Still, Rogers predicted polypills will have a big impact on improving BP control rates moving forward. The advantage over usual approaches is that up-front use of three or four agents will get patients quickly down to BP goals, he said. On the other hand, starting with one or two agents and gradually bringing down BP often results in patients and physicians taking their foot off the gas before getting down that low, meaning that even if the average BP is in the control range, some readings will bounce out of range due to typical day-to-day variability.
“How polypills work is they just get you straight past that danger zone, that decision-inertia zone, and straight into [a place] where most or all of your measures are going to be in control,” Rodgers said.
Wang N, Rueter P, Atkins E, et al. Efficacy and safety of low-dose triple and quadruple combination pills vs monotherapy, usual care, or placebo for the initial management of hypertension: a systematic review and meta-analysis. JAMA Cardiol. 2023;Epub ahead of print.

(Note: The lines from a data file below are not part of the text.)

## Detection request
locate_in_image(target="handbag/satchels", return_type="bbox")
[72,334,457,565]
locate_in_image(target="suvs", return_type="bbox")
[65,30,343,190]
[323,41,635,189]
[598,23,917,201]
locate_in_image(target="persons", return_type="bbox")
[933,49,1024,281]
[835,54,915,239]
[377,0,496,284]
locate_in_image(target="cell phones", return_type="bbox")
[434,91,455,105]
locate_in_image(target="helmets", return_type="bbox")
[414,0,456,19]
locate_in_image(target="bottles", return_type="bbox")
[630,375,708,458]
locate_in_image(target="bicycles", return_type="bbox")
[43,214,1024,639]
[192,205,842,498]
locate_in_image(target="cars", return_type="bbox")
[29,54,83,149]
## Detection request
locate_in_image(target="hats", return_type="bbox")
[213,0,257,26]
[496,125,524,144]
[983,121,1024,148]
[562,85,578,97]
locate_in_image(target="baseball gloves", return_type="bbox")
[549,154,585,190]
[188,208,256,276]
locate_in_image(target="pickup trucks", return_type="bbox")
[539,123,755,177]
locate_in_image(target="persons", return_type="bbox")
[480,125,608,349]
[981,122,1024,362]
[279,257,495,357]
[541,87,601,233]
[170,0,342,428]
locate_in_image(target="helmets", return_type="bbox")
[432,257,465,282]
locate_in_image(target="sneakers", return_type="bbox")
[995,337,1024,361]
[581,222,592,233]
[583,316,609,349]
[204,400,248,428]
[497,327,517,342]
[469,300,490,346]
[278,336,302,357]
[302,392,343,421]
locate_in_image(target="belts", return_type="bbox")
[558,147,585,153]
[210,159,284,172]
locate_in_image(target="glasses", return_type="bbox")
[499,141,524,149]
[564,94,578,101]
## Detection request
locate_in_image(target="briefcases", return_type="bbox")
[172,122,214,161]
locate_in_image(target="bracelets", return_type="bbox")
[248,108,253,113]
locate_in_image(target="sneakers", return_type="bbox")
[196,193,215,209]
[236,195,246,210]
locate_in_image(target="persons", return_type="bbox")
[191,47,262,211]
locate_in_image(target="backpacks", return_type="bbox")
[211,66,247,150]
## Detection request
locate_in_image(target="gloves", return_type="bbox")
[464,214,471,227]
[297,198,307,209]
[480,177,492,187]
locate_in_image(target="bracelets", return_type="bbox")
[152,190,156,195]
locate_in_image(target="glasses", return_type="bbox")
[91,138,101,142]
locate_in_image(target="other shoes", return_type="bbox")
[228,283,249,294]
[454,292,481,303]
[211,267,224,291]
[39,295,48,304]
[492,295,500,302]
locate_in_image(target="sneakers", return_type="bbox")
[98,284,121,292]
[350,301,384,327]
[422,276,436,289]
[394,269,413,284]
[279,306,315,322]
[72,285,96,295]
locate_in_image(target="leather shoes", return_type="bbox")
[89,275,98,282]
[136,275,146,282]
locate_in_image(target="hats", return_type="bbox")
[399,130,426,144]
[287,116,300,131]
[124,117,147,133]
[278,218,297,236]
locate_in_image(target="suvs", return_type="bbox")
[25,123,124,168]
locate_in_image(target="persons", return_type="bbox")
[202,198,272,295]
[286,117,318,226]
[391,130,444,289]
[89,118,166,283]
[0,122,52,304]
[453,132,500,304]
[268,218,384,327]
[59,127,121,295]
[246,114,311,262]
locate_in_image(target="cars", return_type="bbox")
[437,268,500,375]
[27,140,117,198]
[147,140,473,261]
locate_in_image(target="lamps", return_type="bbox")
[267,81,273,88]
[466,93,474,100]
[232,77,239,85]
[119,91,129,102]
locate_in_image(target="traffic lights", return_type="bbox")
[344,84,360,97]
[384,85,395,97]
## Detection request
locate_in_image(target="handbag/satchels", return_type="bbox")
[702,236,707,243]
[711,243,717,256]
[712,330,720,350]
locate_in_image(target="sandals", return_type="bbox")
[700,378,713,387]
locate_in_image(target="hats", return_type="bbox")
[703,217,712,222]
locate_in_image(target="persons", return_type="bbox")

- The George Institute for Global Health, with which several authors are affiliated, has submitted patent applications with respect to low fixed-dose combination products for the treatment of cardiovascular or cardiometabolic disease. George Health Enterprises and its subsidiary, George Medicines, have received investment funds to develop fixed-dose combination products, including combinations of blood pressure-lowering drugs.
- Wang and Rodgers report no relevant conflicts of interest.